Мой взгляд медленно скользит над головой отца в сторону задней части его кабинета, где в стеклянной витрине выставлены несколько египетских артефактов.
В центре витрины стоит каменная статуя бога божественного возмездия Аммита. Рядом со статуей находятся весы, одетые в золото.
Весы Маат, богини правды и справедливости, смотрят прямо на меня. Поскольку он профессор египтологии, я хорошо знакома с артефактами, которые он хранит в своем кабинете. Может быть, даже слишком хорошо.
В детстве это наверняка вызывало у меня кошмары, но теперь я просто отворачиваюсь от весов, да и от статуй тоже, всякий раз, когда прохожу мимо кабинета. Когда-то я считала, что это круто, что мой отец — умный парень, который любит изучать Египет и его историю, но это быстро надоело. Особенно когда моя мать нашла в этом возможность напугать меня, когда я плохо себя вела.
— Я не уверена, что новая карьера что-то изменит. Насколько все изменится по сравнению с тем, что было, когда я уходила с медицинского факультета?
Я насмехаюсь.
Я не хочу добавлять, что внутри меня что-то тянется к возможной идее начать все с чистого листа. Ведь именно этого я и хотела, верно? Перестать жалеть себя и не чувствовать себя привязанной к непрекращающемуся контролю моей матери. Может, это пойдет мне на пользу?
Он пожимает плечами и вымученно улыбается. — Я просто говорю тебе то, что она сказала мне. У тебя есть две недели.
И с этими словами он поднимает тарелку и подталкивает ее ко мне. Я с силой беру ее, затем поворачиваюсь на пятках и закрываю дверь его кабинета.
Я топаю по коридору в сторону кухни. Мамы уже нет, и моей тарелки тоже. Я не закончила есть. Я сжимаю губы и сдерживаю крик.
Если у меня есть две недели, чтобы найти работу, то хорошо. Я найду работу и заставлю ее это сделать.
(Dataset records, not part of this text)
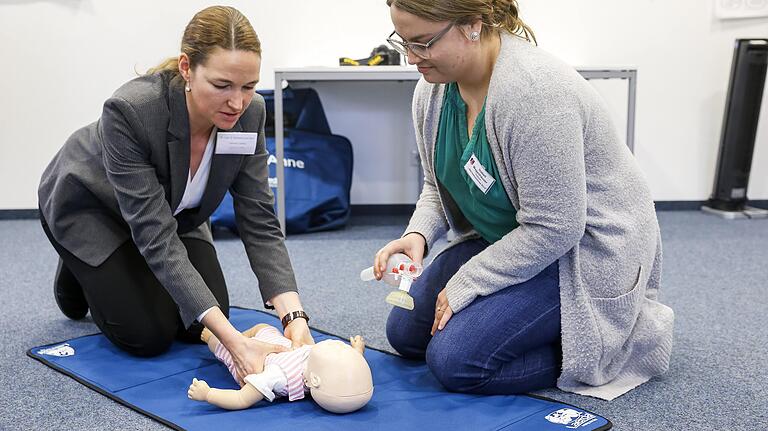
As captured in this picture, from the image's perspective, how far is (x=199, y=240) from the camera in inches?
86.9

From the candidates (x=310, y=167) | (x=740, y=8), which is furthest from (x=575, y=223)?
(x=740, y=8)

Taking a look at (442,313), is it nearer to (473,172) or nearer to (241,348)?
(473,172)

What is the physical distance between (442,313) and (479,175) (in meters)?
0.30

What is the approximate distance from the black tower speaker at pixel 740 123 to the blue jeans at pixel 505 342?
8.48 ft

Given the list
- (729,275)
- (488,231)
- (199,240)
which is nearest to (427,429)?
(488,231)

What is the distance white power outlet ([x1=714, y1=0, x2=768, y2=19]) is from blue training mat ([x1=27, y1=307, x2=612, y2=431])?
2899 millimetres

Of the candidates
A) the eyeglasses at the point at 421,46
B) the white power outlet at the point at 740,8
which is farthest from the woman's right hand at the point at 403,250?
the white power outlet at the point at 740,8

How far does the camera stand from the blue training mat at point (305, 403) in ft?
5.12

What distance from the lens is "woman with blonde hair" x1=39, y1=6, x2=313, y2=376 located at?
1694 mm


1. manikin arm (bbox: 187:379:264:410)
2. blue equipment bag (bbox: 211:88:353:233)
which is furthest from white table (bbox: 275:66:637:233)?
manikin arm (bbox: 187:379:264:410)

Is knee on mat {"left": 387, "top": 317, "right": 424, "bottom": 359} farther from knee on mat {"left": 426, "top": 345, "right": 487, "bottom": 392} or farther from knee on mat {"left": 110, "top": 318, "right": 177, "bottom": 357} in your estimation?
knee on mat {"left": 110, "top": 318, "right": 177, "bottom": 357}

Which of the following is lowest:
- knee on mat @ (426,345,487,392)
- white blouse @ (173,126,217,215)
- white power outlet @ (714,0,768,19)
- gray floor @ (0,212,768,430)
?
gray floor @ (0,212,768,430)

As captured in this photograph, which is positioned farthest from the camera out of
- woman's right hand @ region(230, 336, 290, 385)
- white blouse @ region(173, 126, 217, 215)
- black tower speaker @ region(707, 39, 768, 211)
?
black tower speaker @ region(707, 39, 768, 211)

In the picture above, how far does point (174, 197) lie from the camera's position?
6.22 feet
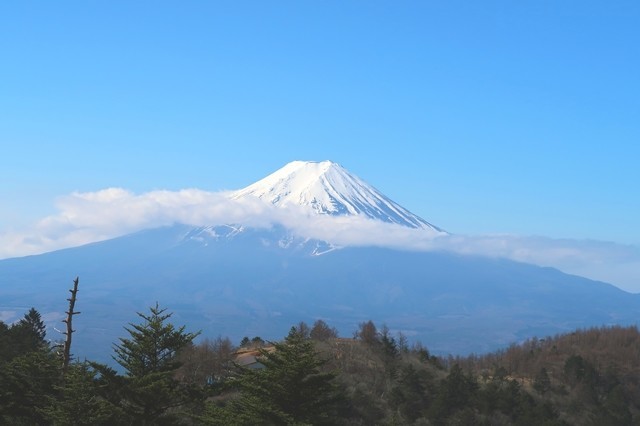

Я бросаю папину тарелку в раковину и направляюсь к передней части дома, где находится лестница. Я взбегаю по ней на третий этаж так быстро, как только могу, делая шаги легкими, чтобы мама не услышала.
Оказавшись на своем этаже, я протискиваюсь в двери номера и закрываю их. Я прислоняюсь к ним, прижимаясь лбом к твердому дереву. Я делаю глубокий вдох, позволяю своему телу вздрогнуть, и слезы наполняют мои глаза.